Estudo de caso e Estudos extensivos (descritivos) Surveys

Estudo de Caso

Objectivos

O Estudo de Caso “(…) consiste na observação detalhada de um contexto ou indivíduos, de uma


única fonte de documentos ou de um acontecimento específico.” (Bogdan e Biklen, 1994: 89). Matos
e Carreira (1994) defendem ainda que o estudo de caso não tem características de intervenção,
exigindo mesmo um certo distanciamento em relação ao objecto em análise. O tipo de questão de
pesquisa é da forma “como” e “por quê?”; quando o controle que o investigador tem sobre os
eventos é muito reduzido; ou quando o foco temporal está em fenómenos contemporâneos dentro
do contexto de vida real.
Merriam caracteriza os estudos de caso que se incluem na metodologia qualitativa como
“particularistas”, “descritivos” e, ainda, “heurísticos”. São “particularistas” pois, segundo a autora,
focam a atenção numa situação, acontecimento ou fenómeno particular, sendo relevante o que é
divulgado sobre esse fenómeno e sobre o que ele representa. São “descritivos” uma vez que o que
se pretende é uma descrição completa e rica do fenómeno estudado. São “heurísticos” pois visam
proporcionar a compreensão do fenómeno em estudo, não só para o investigador, mas também
para o(s) leitor(es), podendo apenas comprovar o que já se conhece e/ou trazer novas pistas e
novos significados (Merriam, 1998: 29-30).

Aplicabilidade

Segundo Yin (1989), esta estratégia apresenta quatro aplicações:


 Explicar ligações causais em intervenções ou situações da vida real que são muito complexas
para tratamento através de estratégias experimentais ou de levantamento de dados;
 Descrever um contexto de vida real no qual uma intervenção ocorreu;
 Avaliar, ainda que de forma descritiva, a intervenção realizada;
 Explorar aquelas situações nas quais as intervenções avaliadas não possuam resultados claros
e específicos.

É ainda considerado como o mais “ indicado para investigadores isolados, dado que proporciona
uma oportunidade para estudar, de uma forma mais ou menos aprofundada, um determinado
aspecto do problema em pouco tempo (…)” (Bell, 1997: 22).

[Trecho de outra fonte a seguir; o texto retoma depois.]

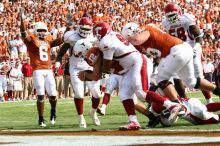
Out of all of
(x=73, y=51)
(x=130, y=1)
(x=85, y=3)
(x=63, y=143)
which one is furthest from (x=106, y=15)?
(x=63, y=143)

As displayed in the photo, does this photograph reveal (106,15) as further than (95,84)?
Yes

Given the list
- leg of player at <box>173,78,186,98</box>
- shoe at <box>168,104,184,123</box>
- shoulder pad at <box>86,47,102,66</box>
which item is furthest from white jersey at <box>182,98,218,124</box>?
leg of player at <box>173,78,186,98</box>

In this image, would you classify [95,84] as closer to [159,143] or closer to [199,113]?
[199,113]

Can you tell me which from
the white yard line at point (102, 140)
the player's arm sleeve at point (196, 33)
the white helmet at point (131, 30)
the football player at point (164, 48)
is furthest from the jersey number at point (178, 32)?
the white yard line at point (102, 140)

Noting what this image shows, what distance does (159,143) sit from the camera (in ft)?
23.4

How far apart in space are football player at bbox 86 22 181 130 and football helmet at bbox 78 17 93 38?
1.37 m

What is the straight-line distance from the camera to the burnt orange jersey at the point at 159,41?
31.3ft

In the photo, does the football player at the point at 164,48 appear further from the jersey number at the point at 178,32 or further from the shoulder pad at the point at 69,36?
the jersey number at the point at 178,32

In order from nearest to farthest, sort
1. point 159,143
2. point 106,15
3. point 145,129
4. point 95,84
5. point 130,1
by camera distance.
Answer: point 159,143
point 145,129
point 95,84
point 106,15
point 130,1

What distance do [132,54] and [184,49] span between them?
758mm

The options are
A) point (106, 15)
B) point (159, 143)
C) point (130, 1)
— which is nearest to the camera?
point (159, 143)

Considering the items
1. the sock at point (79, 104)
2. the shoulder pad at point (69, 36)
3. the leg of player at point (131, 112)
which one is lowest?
the sock at point (79, 104)

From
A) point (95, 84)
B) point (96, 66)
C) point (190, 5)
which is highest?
point (96, 66)

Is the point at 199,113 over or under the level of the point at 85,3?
over
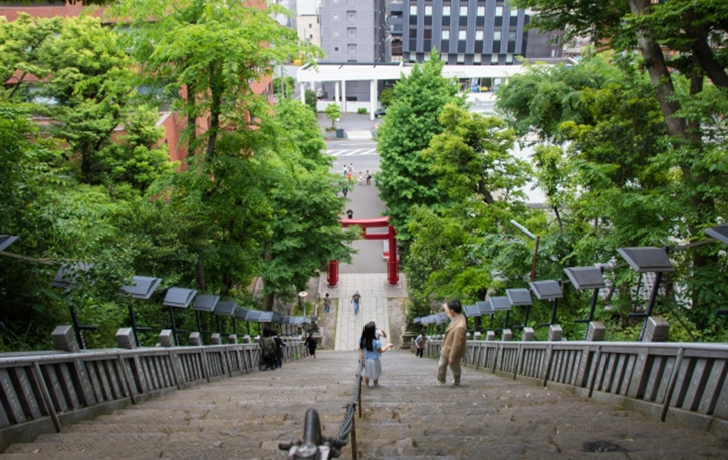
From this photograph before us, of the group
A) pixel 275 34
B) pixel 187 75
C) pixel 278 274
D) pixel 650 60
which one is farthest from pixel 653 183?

Técnicas de recolha de dados

Segundo Lessard-Hébert et al., 1994 existem três modos principais de recolha de dados: inquérito
sob a forma de entrevista semi-estruturada ou questionário, a observação (directa ou participante),
análise de documentos, artefactos físicos e culturais.
O ideal é que possam ser recolhidos dados e evidências de duas ou mais fontes, que poderão
convergir e dar suporte às descobertas da investigação.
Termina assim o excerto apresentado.